Penonton pun jadi bertanya-tanya: sebenernya kenapa keluarga Garcia bisa dihantui La Llorona? Cuma kebetulan atau Patricia punya peran besar di balik semua ini? Sayangnya, sampai film selesai, pertanyaan itu nggak pernah terjawab dan bikin cerita terasa gantung.
Karena babak kedua yang terasa monoton, penonton jadi males buat benar-benar mendalami apa yang sebenarnya terjadi. Apalagi pas babak ketiga, kemunculan Patricia yang sempat bikin penasaran malah nggak dibahas lagi sampai akhir. Hasilnya, bagian penutup film terasa berantakan dan makin nunjukin kalau elemen ceritanya lemah padahal untuk film horor, bagian ini mestinya jadi kunci.
Tapi kalau ada yang patut diacungi jempol, itu jelas aktingnya Linda Cardellini. Sebagai pemeran utama, dia berhasil bikin penonton simpati dan bener-bener ngerasain berbagai emosi yang dia alami. Bisa dibilang, performa Linda jadi penyelamat di tengah cerita yang kacau.
Penonton bisa ngerasain banget kasih sayang tulus Anna ke kedua anaknya. Hal itu lumayan membantu bikin tensi emosional di film terasa nyata. Dua aktor cilik yang jadi anaknya juga mainnya oke, jadi nggak ada adegan yang terkesan kaku atau dipaksakan.
Baca Juga: Review Film Exhuma (2024): Horor Mistis Korea yang Lagi Viral
Sayangnya, pilihan aktor untuk peran Rafael Olvera agak kurang pas. Raymond Cruz yang memerankannya malah bikin tiap adegan yang dia muncul terasa agak “cheesy” dan nggak sekuat karakter lain. Jadi kesannya agak ganggu di tengah cerita.

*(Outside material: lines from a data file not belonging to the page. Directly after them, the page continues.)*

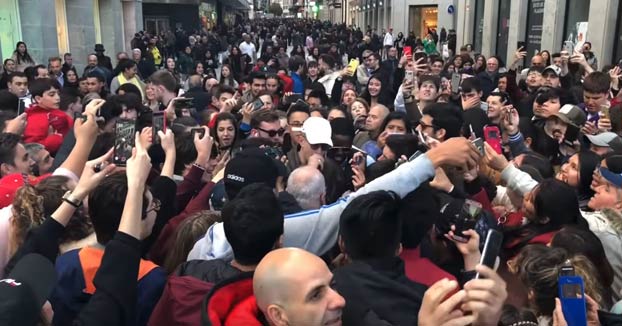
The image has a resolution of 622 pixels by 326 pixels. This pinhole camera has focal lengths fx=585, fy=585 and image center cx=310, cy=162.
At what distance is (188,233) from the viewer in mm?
3385

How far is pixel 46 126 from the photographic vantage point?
6387 mm

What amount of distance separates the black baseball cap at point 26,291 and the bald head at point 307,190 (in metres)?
1.76

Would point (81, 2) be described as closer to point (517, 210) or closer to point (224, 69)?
point (224, 69)

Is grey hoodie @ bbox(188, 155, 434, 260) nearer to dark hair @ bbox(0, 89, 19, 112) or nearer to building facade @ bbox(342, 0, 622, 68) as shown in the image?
dark hair @ bbox(0, 89, 19, 112)

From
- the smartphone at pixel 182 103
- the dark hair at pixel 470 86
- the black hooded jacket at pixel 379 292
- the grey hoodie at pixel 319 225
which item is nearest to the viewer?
the black hooded jacket at pixel 379 292

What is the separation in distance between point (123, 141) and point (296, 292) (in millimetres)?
2292

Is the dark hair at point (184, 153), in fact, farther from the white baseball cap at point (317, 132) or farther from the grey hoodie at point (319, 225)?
the grey hoodie at point (319, 225)

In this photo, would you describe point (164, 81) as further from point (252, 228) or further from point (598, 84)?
point (252, 228)

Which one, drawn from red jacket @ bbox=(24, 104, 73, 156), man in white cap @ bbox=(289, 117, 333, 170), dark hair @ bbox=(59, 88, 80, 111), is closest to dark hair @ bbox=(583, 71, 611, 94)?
man in white cap @ bbox=(289, 117, 333, 170)

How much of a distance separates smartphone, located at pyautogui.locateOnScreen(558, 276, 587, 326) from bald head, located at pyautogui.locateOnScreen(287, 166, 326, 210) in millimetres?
2057

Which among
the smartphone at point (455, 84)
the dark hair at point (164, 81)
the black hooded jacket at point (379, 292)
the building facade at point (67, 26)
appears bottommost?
the black hooded jacket at point (379, 292)

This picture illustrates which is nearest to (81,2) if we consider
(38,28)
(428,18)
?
(38,28)

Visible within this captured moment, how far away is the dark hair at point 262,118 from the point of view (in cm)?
596

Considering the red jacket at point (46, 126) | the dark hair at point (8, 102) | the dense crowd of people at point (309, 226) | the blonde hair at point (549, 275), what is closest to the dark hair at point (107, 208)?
the dense crowd of people at point (309, 226)
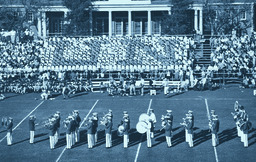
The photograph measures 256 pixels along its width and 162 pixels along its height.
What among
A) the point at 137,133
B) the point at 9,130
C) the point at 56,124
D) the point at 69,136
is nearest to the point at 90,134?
the point at 69,136

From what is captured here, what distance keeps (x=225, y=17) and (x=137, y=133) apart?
28.5 m

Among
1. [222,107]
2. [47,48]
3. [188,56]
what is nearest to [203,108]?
[222,107]

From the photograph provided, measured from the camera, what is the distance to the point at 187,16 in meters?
50.8

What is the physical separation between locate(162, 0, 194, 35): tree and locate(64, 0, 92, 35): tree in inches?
318

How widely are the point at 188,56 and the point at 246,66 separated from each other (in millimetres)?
5384

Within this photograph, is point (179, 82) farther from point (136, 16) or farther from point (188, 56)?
point (136, 16)

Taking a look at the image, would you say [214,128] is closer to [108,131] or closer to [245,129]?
[245,129]

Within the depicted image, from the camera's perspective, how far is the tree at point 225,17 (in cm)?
5028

Dengan akting keren dari Linda Cardellini dan kalau saja ceritanya digarap lebih solid, The Curse of La Llorona sebenarnya bisa jadi film horor yang memorable, bukan sekadar tontonan murahan. Sayangnya, sutradara Michael Chaves masih perlu perjalanan panjang buat benar-benar nunjukin kemampuannya.

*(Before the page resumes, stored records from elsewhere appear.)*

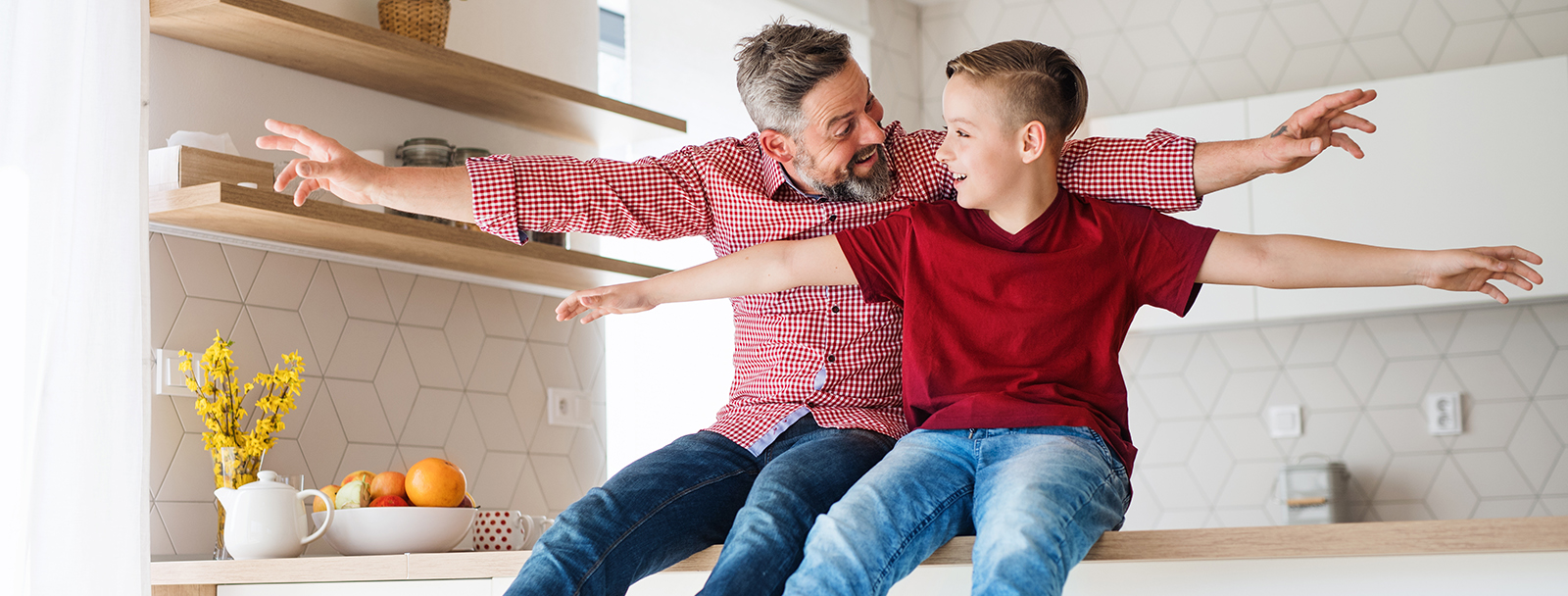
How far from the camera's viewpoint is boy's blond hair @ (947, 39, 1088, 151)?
1.62m

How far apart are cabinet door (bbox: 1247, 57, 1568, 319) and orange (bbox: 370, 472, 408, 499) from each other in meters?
2.45

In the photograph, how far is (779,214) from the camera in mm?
1774

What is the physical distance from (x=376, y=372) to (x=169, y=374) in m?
0.42

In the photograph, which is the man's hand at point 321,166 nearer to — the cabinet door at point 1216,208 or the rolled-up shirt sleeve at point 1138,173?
the rolled-up shirt sleeve at point 1138,173

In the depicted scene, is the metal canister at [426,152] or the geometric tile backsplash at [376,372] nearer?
the geometric tile backsplash at [376,372]

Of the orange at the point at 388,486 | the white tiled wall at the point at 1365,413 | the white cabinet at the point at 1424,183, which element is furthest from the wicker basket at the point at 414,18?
the white tiled wall at the point at 1365,413

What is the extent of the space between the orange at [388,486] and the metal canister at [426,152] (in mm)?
693

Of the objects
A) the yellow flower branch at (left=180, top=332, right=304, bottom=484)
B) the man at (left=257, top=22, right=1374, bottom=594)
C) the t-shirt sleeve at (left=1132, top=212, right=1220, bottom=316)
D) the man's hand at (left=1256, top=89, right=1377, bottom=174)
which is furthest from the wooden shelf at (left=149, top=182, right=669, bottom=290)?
the man's hand at (left=1256, top=89, right=1377, bottom=174)

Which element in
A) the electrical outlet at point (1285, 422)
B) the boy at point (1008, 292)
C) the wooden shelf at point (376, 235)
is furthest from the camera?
the electrical outlet at point (1285, 422)

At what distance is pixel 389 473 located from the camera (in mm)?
1969

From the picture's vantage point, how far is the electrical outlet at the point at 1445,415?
11.6ft

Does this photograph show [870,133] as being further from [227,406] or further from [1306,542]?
[227,406]

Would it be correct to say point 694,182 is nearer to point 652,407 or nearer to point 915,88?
point 652,407

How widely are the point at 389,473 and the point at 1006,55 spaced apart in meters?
1.06
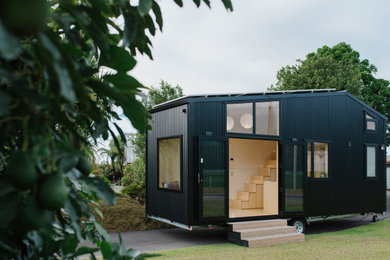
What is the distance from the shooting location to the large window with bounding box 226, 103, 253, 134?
24.8ft

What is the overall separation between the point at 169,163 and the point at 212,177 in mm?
1217

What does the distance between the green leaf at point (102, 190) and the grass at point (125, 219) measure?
8.15 m

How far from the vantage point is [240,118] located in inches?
303

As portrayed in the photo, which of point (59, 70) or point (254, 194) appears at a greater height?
point (59, 70)

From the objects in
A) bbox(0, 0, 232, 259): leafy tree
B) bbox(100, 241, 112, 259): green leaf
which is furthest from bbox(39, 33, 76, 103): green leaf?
bbox(100, 241, 112, 259): green leaf

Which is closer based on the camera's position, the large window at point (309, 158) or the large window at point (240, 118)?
the large window at point (240, 118)

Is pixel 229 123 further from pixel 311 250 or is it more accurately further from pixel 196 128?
pixel 311 250

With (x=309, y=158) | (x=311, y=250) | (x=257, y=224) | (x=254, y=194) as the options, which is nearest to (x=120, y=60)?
(x=311, y=250)

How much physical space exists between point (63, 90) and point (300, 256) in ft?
19.8

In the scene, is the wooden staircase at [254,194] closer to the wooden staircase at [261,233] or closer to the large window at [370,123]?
the wooden staircase at [261,233]

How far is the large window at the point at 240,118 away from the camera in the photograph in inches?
298

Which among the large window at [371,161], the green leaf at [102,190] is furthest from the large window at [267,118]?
the green leaf at [102,190]

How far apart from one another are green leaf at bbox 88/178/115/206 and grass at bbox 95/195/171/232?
815 centimetres

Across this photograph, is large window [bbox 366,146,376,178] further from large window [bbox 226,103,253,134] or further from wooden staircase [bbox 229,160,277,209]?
large window [bbox 226,103,253,134]
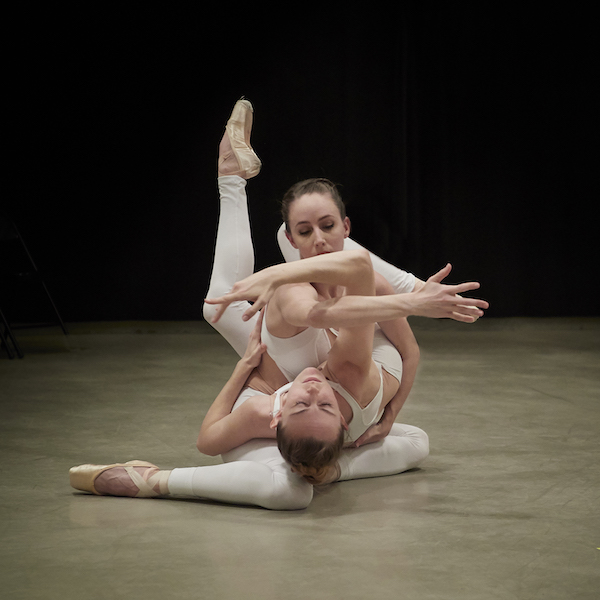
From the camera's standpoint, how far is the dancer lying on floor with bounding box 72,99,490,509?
2.09 m

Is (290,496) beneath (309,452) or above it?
beneath

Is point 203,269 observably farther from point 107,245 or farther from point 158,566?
point 158,566

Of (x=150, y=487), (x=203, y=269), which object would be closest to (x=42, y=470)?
(x=150, y=487)

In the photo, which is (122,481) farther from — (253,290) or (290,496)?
(253,290)

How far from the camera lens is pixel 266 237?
6.28m

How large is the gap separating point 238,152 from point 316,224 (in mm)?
710

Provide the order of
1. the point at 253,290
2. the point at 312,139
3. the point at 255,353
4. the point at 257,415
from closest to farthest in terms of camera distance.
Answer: the point at 253,290 → the point at 257,415 → the point at 255,353 → the point at 312,139

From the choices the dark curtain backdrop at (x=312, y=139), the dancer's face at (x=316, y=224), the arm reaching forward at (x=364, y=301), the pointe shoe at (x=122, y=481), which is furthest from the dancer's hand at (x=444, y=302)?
the dark curtain backdrop at (x=312, y=139)

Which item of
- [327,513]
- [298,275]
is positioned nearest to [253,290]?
[298,275]

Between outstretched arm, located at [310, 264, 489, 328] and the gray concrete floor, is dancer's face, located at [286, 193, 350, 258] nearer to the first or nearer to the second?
outstretched arm, located at [310, 264, 489, 328]

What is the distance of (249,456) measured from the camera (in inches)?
88.4

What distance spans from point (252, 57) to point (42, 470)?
4.37m

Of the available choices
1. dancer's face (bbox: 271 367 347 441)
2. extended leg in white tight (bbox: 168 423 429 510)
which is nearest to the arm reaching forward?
dancer's face (bbox: 271 367 347 441)

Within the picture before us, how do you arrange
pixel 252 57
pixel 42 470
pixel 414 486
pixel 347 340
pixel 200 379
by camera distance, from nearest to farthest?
pixel 347 340 < pixel 414 486 < pixel 42 470 < pixel 200 379 < pixel 252 57
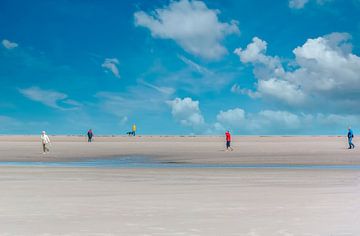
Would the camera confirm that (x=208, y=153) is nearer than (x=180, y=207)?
No

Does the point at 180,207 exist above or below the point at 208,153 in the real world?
below

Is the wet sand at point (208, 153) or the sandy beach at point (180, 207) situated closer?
the sandy beach at point (180, 207)

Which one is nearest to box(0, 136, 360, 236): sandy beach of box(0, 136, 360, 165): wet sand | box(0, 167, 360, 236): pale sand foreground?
box(0, 167, 360, 236): pale sand foreground

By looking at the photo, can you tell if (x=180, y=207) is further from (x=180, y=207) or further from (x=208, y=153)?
(x=208, y=153)

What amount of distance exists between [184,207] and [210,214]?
113 cm

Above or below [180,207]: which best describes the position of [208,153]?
above

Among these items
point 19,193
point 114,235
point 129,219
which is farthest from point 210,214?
point 19,193

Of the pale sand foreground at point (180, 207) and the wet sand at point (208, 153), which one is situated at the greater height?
the wet sand at point (208, 153)

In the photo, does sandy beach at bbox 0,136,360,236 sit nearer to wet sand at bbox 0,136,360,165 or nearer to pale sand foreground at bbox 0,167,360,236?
pale sand foreground at bbox 0,167,360,236

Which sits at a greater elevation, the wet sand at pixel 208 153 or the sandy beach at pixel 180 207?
the wet sand at pixel 208 153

Film ini juga jadi contoh lain turunnya kualitas horor di semesta Conjuring Universe. Kayaknya para pembuat film perlu lebih sabar dan fokus ke kualitas, bukan cuma ngejar kuantitas rilis. Soalnya, horor itu juga bagian dari seni, dan kalau dibuat asal, lama-lama genre ini bisa makin dianggap remeh.
FAQ - The Curse of La Llorona
Q: Film ini bercerita tentang apa?
A: Mengisahkan Anna Garcia, seorang single mom yang tanpa sengaja membawa kutukan roh La Llorona setelah menolong dua anak yang sedang terancam.
Q: Termasuk dalam semesta apa?
A: Film ini bagian dari Conjuring Universe, meski alurnya berdiri sendiri.
Q: Siapa pemeran utamanya?
A: Linda Cardellini memerankan Anna Garcia, didukung Raymond Cruz dan Patricia Velásquez.
Q: Bagaimana penerimaan kritikus dan penonton?
A: Banyak yang menilai horornya lemah, terlalu mengandalkan jumpscare, meski akting Linda Cardellini menuai pujian.
Q: Apa daya tarik utama film ini?
A: Kisah legenda La Llorona dari Meksiko, nuansa mistis budaya Latin, serta beberapa adegan menegangkan yang tetap seru bagi pecinta horor ringan.